The highlight of this director’s skills include a split screen girl-on-girl makeout session complete with trancy film-editing transitions. Jacobson also keeps things classy by showing us strikingly few bare nipples…however we do get rough finger-banging, insinuated lesbian oral sex, and more wet breast shots than Piranha 3D (2010) and Piranha 3DD (2012) combined.
Julia Voth
The level of crazy corny action, fake acrobatics, cartoonish green-screen work (very Sin City graphic novel-y), utterly tasteless voluptuan montages with sleazy scoring, catfights with metal-scoring, and D-quality slo-mo special effects should provoke uncontrollable laughter.
Kevin Sorbo (Hercules, Xena, Meet the Spartans) makes a cameo appearance as Mr.

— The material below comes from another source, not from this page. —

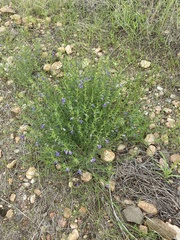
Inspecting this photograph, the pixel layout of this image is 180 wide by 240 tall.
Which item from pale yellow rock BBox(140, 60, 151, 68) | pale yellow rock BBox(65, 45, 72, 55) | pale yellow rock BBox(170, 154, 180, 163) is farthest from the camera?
pale yellow rock BBox(65, 45, 72, 55)

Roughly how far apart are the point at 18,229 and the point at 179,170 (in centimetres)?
132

Phoenix and Lucy Lawless (Xena, Hercules, Spartacus, Battlestar Galactica) as Mother Superior. Sorbo gets the better cameo by far! You can find him in the worst action finale ever.
America Olivo
A few of my favorite quotes (not perfectly quoted, by the way) include…
“I’m going to tear your show tits asunder.”
“Let’s slip off to some small Micronesian island.”
“So you’re a super spy masquerading as a sex toy tycoon?”
Julia Voth
You should know based on the DVD cover whether or not this movie is for you. It may not be “my style,” but it was certainly for me.